Casey Fluharty, a fashion merchandising and management sophomore, and her team used salvaged fabric to make button-down flannel shirts with lace trim. “Sustainability was important to us, so we purchased our flannel shirts from a local thrift shop and repurposed them by sewing lace to the bottom,” she said.
Brook Brittell, a fashion design senior, said she learned the importance of teamwork while completing this project. “We each had to do our part on time in order for the whole product to come together,” she said.
Brittell used her fashion design skills to handcraft her team’s crop tops. “I went to New York to buy the fabric,” she said. “I made the pattern. I cut the fabric and used an overlocking machine in our fashion labs to make the seams.”
Students also gained an important lesson in corporate social responsibility.
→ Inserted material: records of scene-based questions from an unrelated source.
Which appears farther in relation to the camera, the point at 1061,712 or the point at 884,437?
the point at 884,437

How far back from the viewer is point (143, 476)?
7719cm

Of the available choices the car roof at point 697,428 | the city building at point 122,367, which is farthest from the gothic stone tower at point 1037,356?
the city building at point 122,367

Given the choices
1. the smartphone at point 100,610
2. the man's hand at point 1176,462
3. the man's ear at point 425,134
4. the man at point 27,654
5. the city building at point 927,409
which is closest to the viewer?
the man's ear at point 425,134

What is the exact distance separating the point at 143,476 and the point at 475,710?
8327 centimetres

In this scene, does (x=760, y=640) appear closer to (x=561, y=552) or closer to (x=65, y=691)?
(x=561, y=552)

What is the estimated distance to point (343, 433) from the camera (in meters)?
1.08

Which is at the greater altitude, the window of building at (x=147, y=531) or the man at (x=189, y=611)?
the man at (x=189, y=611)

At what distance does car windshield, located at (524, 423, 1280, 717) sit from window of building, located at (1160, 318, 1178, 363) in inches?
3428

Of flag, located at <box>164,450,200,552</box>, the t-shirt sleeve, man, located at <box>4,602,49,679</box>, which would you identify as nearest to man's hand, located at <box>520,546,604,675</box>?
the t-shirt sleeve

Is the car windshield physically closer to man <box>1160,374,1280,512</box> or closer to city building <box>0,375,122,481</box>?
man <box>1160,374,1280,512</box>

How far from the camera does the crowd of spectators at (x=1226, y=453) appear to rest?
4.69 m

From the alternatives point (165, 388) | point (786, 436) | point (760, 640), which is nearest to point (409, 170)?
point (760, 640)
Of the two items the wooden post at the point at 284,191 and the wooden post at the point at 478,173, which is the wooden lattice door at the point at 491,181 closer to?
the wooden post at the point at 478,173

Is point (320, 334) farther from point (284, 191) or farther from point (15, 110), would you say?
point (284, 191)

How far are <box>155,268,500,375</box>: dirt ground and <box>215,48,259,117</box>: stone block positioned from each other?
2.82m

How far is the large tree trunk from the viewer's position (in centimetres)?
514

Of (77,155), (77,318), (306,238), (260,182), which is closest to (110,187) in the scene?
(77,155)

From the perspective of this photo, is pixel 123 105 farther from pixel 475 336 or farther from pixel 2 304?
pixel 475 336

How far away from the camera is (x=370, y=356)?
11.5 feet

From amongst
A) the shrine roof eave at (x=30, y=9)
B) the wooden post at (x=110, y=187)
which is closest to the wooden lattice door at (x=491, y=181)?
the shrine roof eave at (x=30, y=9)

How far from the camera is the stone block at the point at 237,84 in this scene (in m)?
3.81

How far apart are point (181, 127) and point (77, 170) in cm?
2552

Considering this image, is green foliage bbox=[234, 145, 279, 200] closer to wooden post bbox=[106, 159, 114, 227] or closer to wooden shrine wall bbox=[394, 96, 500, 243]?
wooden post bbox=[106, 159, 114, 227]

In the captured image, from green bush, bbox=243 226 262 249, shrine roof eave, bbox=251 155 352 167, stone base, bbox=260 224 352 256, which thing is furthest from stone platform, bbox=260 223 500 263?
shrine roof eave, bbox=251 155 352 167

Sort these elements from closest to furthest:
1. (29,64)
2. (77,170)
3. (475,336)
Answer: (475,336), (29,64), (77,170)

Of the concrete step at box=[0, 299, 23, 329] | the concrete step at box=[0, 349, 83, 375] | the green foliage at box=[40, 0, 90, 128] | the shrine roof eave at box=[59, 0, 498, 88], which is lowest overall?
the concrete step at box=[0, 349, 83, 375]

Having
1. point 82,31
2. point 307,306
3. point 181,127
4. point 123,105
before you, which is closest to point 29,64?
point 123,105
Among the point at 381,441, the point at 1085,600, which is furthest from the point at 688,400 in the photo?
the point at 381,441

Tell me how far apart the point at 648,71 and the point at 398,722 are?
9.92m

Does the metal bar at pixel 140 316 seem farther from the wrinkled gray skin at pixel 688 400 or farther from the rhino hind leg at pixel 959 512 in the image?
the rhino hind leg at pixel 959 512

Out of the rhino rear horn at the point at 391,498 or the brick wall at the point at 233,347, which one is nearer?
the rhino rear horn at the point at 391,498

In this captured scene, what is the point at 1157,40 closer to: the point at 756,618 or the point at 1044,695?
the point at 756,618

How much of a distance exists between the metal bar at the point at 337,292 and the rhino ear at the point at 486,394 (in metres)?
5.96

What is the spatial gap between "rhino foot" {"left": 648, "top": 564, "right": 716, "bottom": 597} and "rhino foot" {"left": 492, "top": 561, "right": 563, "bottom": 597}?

“Knowing that we can help somebody else out with our hard work is inspirational and something I would like to continue with after college,” said Brittany Veasey, a fashion merchandising and management senior.
Over the course of the semester, students in the global fashion insight and retail strategy and structure courses collaborated to produce and market handmade apparel and accessories for the sale. The goal was to replicate all the steps they would have to take in the real world to set up a new fashion-related business.
“It’s a great learning experience,” said adjunct faculty member Benjamin Freeman, noting that students must become familiar with every facet of the fashion industry, from materials research and selection to garment design to product marketing. “You learn best by doing it yourself. It also gives the students a great sense of accomplishment when they donate their proceeds to ChemoClothes.”
PhilaU fashion students have raised more than $18,000 over the last four years for ChemoClothes, a Marlton, N.J.-based non-profit dedicated to providing financial assistance to families affected by cancer.